### 学习目标
#1 这篇 Selenium 笔记说，window_handles 列表按什么顺序储存页面？
#2 把这篇 Selenium 笔记中从“finally 无论有没有异常都会执行最后的代码”起到“super(MyException, self).__init__()”止的部分再写一遍，其中的“MyException”一律换成“CustomException”。
#3 这篇 Selenium 笔记写到最后一句就停了，请从那句之后接着往下写。

### 节选文本
* * * * * * *

1	driver.implicity_wait(10) #等待10s

显示等待：
可以等待某个事件，某个条件满足再执行。
注意
presence_of_elenment_located()中传入一个元组

element = WebDriverWait(self.driver,timeout=100).util(
	EC.presence_of_elenment_located((By.ID,'id_name'))
)
#presence_of_elenment_located某个元素已经加载

print(element)

还有其他的等待条件，可以进该函数中查看

异常处理：

try:
 	fp.open(filename,'w')
 	fp.write(321)
except IOError:
	print "Error 没有找到文件"
else:
	fp.write("123")
finally:
	fp.close()

except 捕获异常，对于不同的异常可以进行不同的处理。

finally 无论有没有异常都会执行最后的代码

自定义异常类：
需要继承子Exception：

class MyException(Except):
	"""docstring for MyException"""
	def __init__(self, msg):
		super(MyException, self).__init__()
		self.msg = msg
		
	def __str__():
		return self.msg

try:
	raise MyException
except MyException as e:
	print"aaa"
else:
	pass
finally:
	pass

页面的打开与关闭：

driver.excute_script("window.open('https://www.douban.com/')")
print(driver.window_handles)
driver.switch_to_window(driver.window_handles[1])
print(driver.current_url)
driver.switch_to_window(driver.window_handles[2])
print(driver.current_url)

虽然在浏览器中打开了新的页面，但是其操作仍是在原来页面，想要对新的页面进行操作必须使用driver.switch_to.window(driver.window_handles[])来获取

注意window_handles时一个列表，其储存顺序是打开的顺序，有时页面打开的比较缓慢，或者有data;页面其页面顺序不一定按序。需要调试

selenium 爬取动态页面

有时网页源码和检查获得到的代码是不一样的，真实内容在检查的页面中才有，这是服务器可能采用了Ajax技术，对于这种技术有一下两种解决方式。

* * * * * * *

### 资料部分
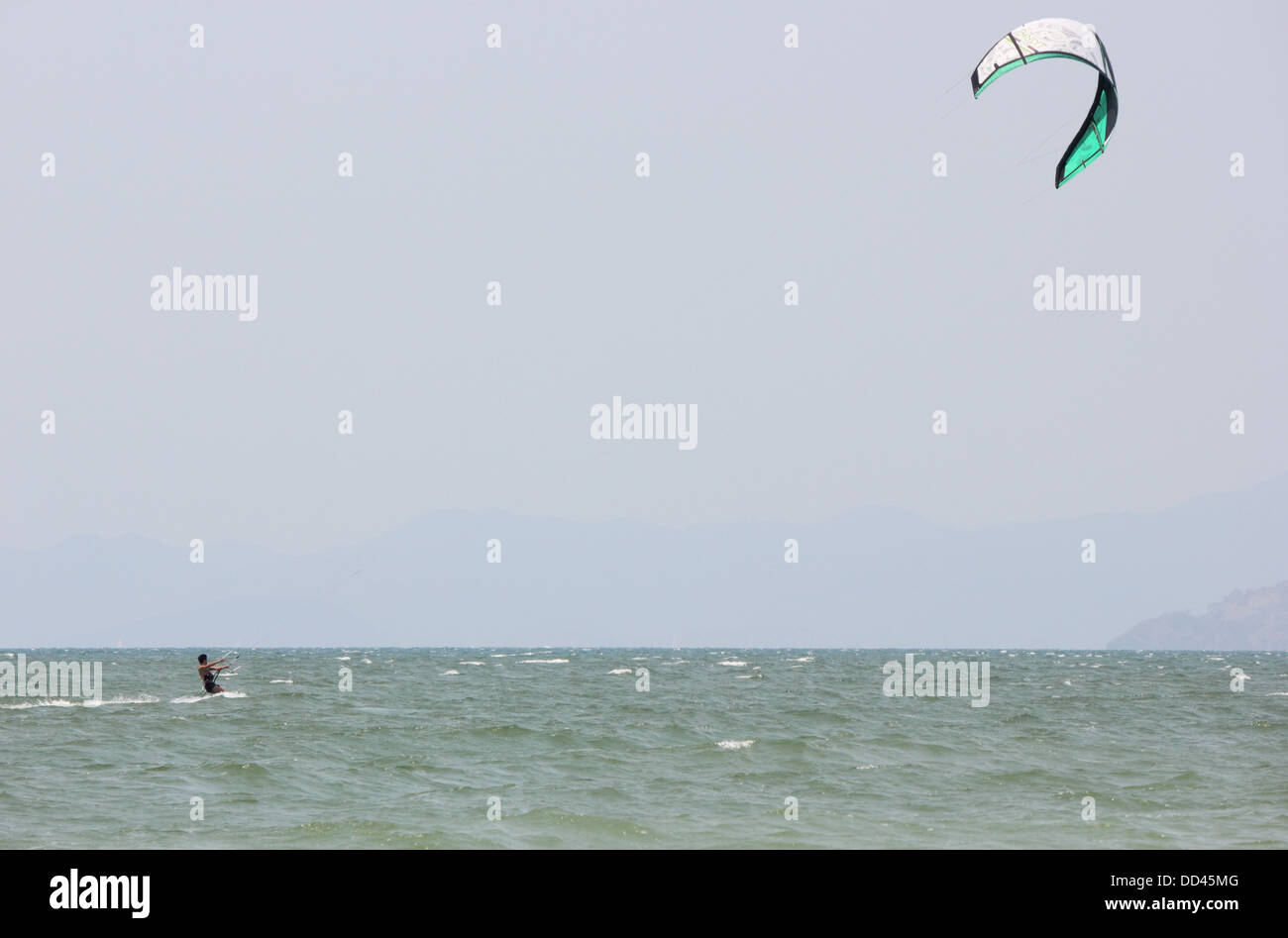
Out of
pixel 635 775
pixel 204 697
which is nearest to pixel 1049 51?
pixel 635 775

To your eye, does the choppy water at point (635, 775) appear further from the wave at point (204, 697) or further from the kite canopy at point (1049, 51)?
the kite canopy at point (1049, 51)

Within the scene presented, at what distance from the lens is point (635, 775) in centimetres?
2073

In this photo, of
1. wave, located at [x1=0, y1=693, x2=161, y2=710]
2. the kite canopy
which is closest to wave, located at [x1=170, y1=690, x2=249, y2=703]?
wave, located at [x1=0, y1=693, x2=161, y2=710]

* * * * * * *

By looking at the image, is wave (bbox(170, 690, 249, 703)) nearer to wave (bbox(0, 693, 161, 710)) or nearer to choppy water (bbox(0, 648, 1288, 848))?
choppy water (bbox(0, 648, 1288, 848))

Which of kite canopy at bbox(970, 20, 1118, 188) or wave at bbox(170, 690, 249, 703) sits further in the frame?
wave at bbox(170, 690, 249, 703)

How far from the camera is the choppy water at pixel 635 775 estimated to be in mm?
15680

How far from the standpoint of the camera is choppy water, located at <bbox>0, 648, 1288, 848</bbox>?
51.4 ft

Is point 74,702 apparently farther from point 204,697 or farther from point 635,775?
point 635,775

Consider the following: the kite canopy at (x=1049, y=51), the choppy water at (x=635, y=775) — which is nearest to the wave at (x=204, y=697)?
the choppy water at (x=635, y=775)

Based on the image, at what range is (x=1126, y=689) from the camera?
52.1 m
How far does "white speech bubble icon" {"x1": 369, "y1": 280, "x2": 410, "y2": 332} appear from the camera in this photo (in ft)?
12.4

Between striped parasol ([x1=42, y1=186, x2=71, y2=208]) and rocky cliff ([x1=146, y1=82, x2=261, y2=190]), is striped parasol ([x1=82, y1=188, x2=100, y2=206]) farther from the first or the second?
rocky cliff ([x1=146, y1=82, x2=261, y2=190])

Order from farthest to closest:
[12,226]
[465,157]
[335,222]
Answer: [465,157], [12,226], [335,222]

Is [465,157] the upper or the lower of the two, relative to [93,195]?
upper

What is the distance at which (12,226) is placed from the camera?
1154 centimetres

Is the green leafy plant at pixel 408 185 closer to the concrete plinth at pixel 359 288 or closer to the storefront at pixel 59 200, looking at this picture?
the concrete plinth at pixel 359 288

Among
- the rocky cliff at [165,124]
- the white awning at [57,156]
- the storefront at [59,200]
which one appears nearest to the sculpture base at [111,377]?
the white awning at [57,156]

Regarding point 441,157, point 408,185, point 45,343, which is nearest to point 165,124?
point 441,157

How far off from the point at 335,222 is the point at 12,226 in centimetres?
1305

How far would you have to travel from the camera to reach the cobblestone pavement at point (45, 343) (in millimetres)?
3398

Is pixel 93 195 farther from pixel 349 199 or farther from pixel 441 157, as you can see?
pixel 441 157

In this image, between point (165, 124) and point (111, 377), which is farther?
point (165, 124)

* * * * * * *

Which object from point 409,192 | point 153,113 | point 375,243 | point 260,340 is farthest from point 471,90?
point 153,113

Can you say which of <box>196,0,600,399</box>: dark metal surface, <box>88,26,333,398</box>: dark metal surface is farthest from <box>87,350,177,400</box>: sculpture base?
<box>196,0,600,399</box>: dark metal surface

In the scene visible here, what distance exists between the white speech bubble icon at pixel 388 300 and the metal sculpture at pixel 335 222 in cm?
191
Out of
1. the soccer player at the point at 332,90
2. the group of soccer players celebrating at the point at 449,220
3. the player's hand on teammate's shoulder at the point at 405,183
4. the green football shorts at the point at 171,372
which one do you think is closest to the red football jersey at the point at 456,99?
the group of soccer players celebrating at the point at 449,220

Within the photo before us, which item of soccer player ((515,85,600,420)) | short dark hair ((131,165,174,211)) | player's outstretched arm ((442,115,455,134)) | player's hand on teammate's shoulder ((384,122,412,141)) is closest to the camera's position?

* * * * * * *

### 参考答案
#1 按页面打开的顺序储存。

#2
finally 无论有没有异常都会执行最后的代码

自定义异常类：
需要继承子Exception：

class CustomException(Except):
	"""docstring for CustomException"""
	def __init__(self, msg):
		super(CustomException, self).__init__()

#3
首先明确网页中是否存在iframe标签，在源码中查看，如果存在iframe标签则证明该页的内容在iframe中，随即将anchor转到该iframe中。如果没有iframe，那么可以直接在selenium的源码中得到。

比如:

在拉勾网中其Ajax返回的数据直接写在了page_source中。

在网易云音乐中则是装在了iframe中，需要使用driver.switch_to.frame("contentFrame")来获得。

1	<iframe name="contentFrame" id="g_iframe" class="g-iframe" scrolling="auto" frameborder="0" src="about:blank" allowfullscreen="true"></iframe>

这样就可以爬取动态网页的数据了。

使用selenium时可以不用设置headers的信息，因为本来采用的就是浏览器的信息。

定义爬虫类：

1	class Spider_163(object):

DRIVER_PATH = r"D:\Browse\chrome\chromedriver.exe"
def __init__(self,url):
    self.base_url = url
    driver = webdriver.Chrome(executable_path = Spider_163.DRIVER_PATH)
    self.driver = driver

构造函数：new出驱动对象，以及明确爬取的url

def run(self):
    music_lists = []
    for page in range(1,1 + 1):
        self.driver.get(self.base_url.format((page-1)*35))
        self.driver.switch_to.frame("contentFrame")
        source = self.driver.page_source
        source = etree.HTML(source)
        # print(etree.tostring(source, encoding='utf-8').decode('utf-8'))
        lis = source.xpath("//ul[@class = 'm-cvrlst f-cb']//li")
        for li in lis:
            list_img_href = li.xpath(".//img/@src")
            list_title = li.xpath(".//p[@class = 'dec']/a/@title")
            list_author = li.xpath(".//a[@class='nm nm-icn f-thide s-fc3']/@title")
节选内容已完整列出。